Exercise goal: Your task is to write out exactly the lines from the line containing "As presented in" through the end of the records, inclusive at both ends.

Dataset records:
==*==

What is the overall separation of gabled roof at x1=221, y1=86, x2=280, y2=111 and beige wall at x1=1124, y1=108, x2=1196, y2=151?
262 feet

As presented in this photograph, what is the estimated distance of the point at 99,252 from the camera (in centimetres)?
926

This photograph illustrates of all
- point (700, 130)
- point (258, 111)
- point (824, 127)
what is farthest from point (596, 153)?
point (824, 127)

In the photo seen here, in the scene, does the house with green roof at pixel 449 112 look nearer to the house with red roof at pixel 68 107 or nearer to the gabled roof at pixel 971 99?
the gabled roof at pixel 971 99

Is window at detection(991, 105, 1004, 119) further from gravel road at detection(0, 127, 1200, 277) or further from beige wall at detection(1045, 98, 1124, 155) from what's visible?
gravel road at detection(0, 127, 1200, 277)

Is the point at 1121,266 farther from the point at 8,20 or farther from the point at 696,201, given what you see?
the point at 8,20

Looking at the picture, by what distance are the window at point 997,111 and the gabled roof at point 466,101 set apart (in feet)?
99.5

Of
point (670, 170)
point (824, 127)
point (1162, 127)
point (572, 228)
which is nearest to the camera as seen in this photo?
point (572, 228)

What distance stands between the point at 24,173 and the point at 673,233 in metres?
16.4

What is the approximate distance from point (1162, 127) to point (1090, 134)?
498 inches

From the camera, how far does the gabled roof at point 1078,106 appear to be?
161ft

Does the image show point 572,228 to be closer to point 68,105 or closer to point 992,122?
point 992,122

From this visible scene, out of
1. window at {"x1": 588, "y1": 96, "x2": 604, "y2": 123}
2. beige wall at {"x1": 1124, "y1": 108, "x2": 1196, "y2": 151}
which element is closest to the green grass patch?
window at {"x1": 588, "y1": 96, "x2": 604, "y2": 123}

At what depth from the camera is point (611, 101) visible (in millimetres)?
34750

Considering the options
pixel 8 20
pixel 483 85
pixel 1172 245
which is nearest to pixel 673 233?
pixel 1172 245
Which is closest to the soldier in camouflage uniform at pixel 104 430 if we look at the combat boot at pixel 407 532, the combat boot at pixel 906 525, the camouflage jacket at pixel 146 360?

==*==

Expected answer:
As presented in this photograph, what is the estimated distance of the point at 99,252 from the camera (in centimetres)?
926

This photograph illustrates of all
- point (700, 130)
- point (258, 111)
- point (824, 127)
what is farthest from point (596, 153)?
point (824, 127)

In the photo seen here, in the scene, does the house with green roof at pixel 449 112 look nearer to the house with red roof at pixel 68 107 or nearer to the gabled roof at pixel 971 99?
the gabled roof at pixel 971 99

Is window at detection(991, 105, 1004, 119) further from gravel road at detection(0, 127, 1200, 277) or further from beige wall at detection(1045, 98, 1124, 155) from what's visible?
gravel road at detection(0, 127, 1200, 277)

Is the point at 1121,266 farther from the point at 8,20 or farther from the point at 696,201, given what you see?
the point at 8,20

Looking at the picture, by what distance are the window at point 997,111 and the gabled roof at point 466,101 set apart (in feet)?
99.5

Of
point (670, 170)
point (824, 127)
point (1162, 127)
point (572, 228)
which is nearest to the camera as seen in this photo?
point (572, 228)

What distance stands between the point at 24,173 and the point at 673,233 in metres?
16.4

What is the approximate distance from point (1162, 127) to point (1090, 134)?
498 inches

From the camera, how far does the gabled roof at point 1078,106 appear to be?
161ft

Does the image show point 572,228 to be closer to point 68,105 or closer to point 992,122?
point 992,122

From this visible scene, out of
1. window at {"x1": 588, "y1": 96, "x2": 604, "y2": 123}
2. beige wall at {"x1": 1124, "y1": 108, "x2": 1196, "y2": 151}
which element is closest to the green grass patch?
window at {"x1": 588, "y1": 96, "x2": 604, "y2": 123}

At what depth from the camera is point (611, 101) visible (in millimetres)?
34750

Considering the options
pixel 8 20
pixel 483 85
pixel 1172 245
which is nearest to pixel 673 233?
pixel 1172 245
Which is closest to the soldier in camouflage uniform at pixel 104 430 if we look at the combat boot at pixel 407 532, the combat boot at pixel 906 525, the camouflage jacket at pixel 146 360?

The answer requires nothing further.